Today, we live in a new era, a period of instant communication in which the internet has made the work of a sport writer less challenging. And the best sports writers can now do is ‘copy what others have written and for another audience and publish them in their newspapers’ and they are known as ‘sports writers.’ What a shame!

What has the Sports Writers Association of Liberia, SWAL, brought into the development of the sports writer? I am aware of a couple of seminars but the results have been the same, stealing articles from the internet.

Since my return, I have observed SWAL in serious confrontation with the Liberia Football Association when it is not able to address its members’ passion to promote European football over local sports.

I have also heard radio presenters who read step-by-step career growth of foreign players at the expense of local players.

When the Amputee Lone Star won the Cup of Nations’ trophy the 3rd time, the SWAL was silent about that achievement.

When the national team, Lone Star suffered its worst humiliation defeat against Nigeria, SWAL remained mum.

When former national team players Mark Fino and Pete Roberts and administrator David L. Bropleh passed in 2013, the SWAL was nowhere to identify with the families. As I write, Experience Sayon Davis and Joker Wreacher both suffered from stroke and the SWAL has not made any attempt to go tell them ‘don’t mind.’ Sayon was a member of the Lone Star that in 1979 won the 6-Nation Tournament.

The SWAL or its members are not interested in the local boy who after several attempts managed to beat 32 and to set his local team afire with delight.

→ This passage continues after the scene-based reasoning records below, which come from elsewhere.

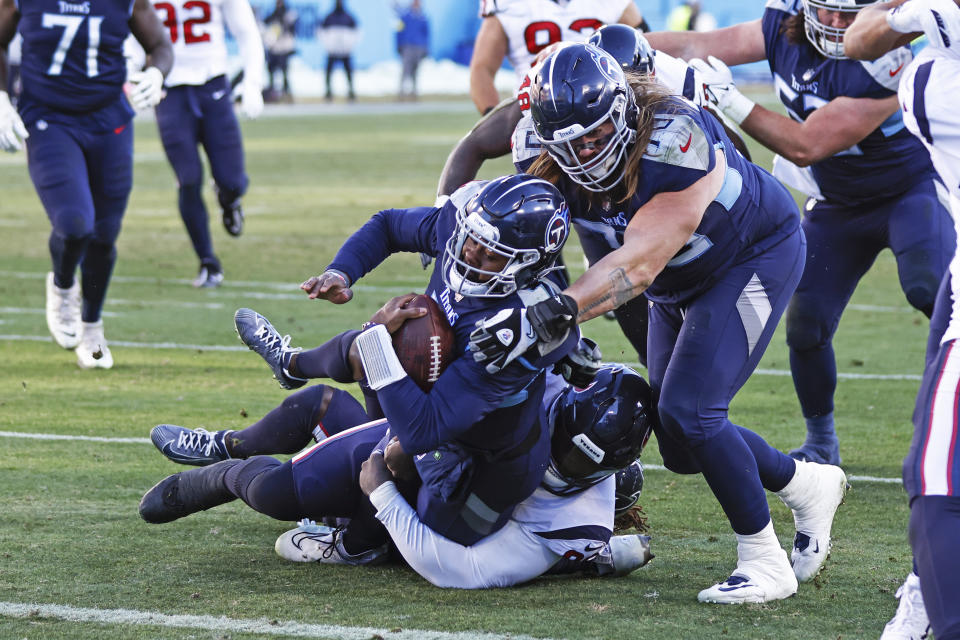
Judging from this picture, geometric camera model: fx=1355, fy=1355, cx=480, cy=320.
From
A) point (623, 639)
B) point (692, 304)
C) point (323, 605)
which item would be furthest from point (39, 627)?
point (692, 304)

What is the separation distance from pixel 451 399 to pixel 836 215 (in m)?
2.25

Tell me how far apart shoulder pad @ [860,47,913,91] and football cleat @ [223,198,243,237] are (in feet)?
16.8

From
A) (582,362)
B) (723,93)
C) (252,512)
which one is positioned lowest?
(252,512)

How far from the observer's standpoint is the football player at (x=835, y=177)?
15.2 feet

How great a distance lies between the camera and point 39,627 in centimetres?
321

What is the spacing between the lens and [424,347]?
3.42m

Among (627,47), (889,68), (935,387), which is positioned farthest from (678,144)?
(889,68)

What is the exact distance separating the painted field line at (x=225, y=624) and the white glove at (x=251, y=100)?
5.48 metres

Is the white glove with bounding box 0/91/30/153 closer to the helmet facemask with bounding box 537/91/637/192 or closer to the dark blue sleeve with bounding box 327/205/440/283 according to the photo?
the dark blue sleeve with bounding box 327/205/440/283

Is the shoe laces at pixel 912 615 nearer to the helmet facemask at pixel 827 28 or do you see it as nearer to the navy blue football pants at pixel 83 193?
the helmet facemask at pixel 827 28

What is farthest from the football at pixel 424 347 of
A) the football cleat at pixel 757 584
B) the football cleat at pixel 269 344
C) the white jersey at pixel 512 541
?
the football cleat at pixel 757 584

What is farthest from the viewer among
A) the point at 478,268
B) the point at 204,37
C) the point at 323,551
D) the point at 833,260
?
the point at 204,37

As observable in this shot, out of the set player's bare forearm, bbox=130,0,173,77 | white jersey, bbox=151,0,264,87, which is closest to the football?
player's bare forearm, bbox=130,0,173,77

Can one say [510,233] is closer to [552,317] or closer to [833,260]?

One of the initiatives that made SWAL relevant: the Herbert Grigsby Forum is gone, and what does SWAL have left?

SWAL election is coming up and there are issues about money credited and repaid. That is pure nonsense!

Sometimes I feel ashamed to be a sports writer, but I have been writing for the last several years and I find it difficult to quit. I have also been writing shorts stories and I think I must continue, for at least, Criminal lawyer Jason Doe, the hero of my mystery stories, will ensure that justice is done.